▶ [Instructions for the task]
Output the lines of the data below word for word, from the line that contains "What is the distance that" through the end of the data, both included. Leave the pictures out of your answer.

Rows from a spatial reasoning dataset:
►

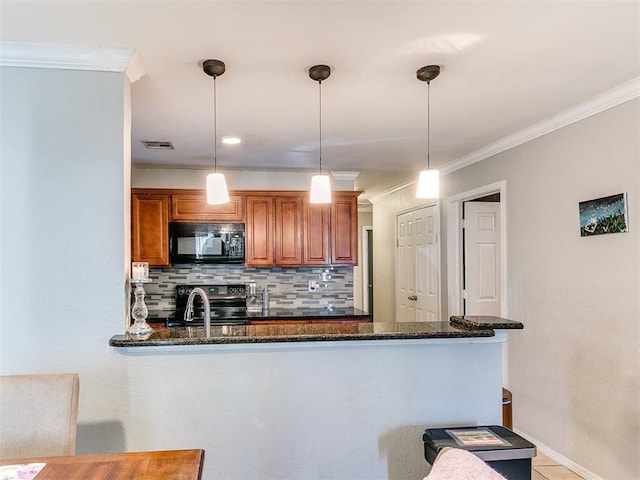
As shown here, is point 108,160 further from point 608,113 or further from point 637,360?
point 637,360

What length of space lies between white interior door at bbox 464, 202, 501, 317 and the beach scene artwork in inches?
63.1

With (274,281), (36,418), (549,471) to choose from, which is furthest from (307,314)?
(36,418)

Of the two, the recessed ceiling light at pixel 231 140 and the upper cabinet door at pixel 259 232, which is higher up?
the recessed ceiling light at pixel 231 140

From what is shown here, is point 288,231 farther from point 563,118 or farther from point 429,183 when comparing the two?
point 563,118

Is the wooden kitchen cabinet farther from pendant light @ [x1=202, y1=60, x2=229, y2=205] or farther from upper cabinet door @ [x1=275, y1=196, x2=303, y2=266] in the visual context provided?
pendant light @ [x1=202, y1=60, x2=229, y2=205]

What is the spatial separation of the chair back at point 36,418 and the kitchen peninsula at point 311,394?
43 centimetres

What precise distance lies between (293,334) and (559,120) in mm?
2253

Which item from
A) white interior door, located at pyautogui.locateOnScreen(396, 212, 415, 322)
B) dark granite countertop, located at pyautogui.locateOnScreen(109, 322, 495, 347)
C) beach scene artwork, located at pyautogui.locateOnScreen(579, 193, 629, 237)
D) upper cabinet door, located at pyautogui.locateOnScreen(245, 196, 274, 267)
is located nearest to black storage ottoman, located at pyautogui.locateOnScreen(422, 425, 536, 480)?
dark granite countertop, located at pyautogui.locateOnScreen(109, 322, 495, 347)

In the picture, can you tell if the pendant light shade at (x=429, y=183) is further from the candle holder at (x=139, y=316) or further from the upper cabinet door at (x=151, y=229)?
the upper cabinet door at (x=151, y=229)

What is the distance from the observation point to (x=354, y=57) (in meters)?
2.05

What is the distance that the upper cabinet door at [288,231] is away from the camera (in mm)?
4492

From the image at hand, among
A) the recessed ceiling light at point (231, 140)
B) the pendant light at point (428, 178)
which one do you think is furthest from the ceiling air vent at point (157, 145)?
the pendant light at point (428, 178)

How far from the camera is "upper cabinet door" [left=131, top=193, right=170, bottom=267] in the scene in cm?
432

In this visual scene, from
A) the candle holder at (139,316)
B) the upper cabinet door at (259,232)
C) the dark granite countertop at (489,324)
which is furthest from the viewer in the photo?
the upper cabinet door at (259,232)
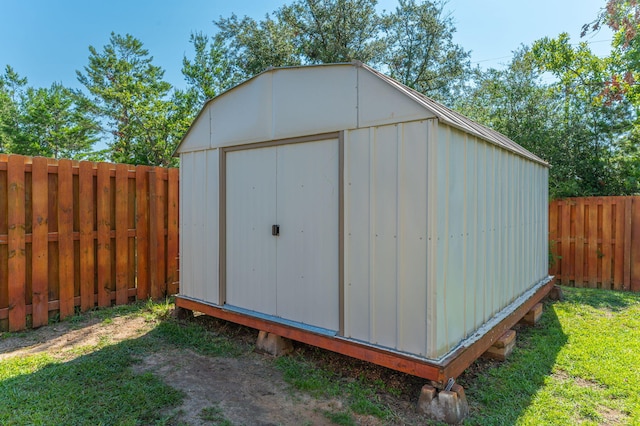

◄

▶ [Answer to this problem]
What is the distance that the upper cabinet door at [288,231] is away from the camera (in mm)?
4492

From the image at hand, among
A) the recessed ceiling light at point (231, 140)
B) the pendant light at point (428, 178)
which one do you think is furthest from the ceiling air vent at point (157, 145)?
the pendant light at point (428, 178)

How far from the camera is "upper cabinet door" [left=131, top=193, right=170, bottom=267] in the scene in cm?
432

In this visual scene, from
A) the candle holder at (139,316)
B) the upper cabinet door at (259,232)
C) the dark granite countertop at (489,324)
which is furthest from the viewer in the photo?
the upper cabinet door at (259,232)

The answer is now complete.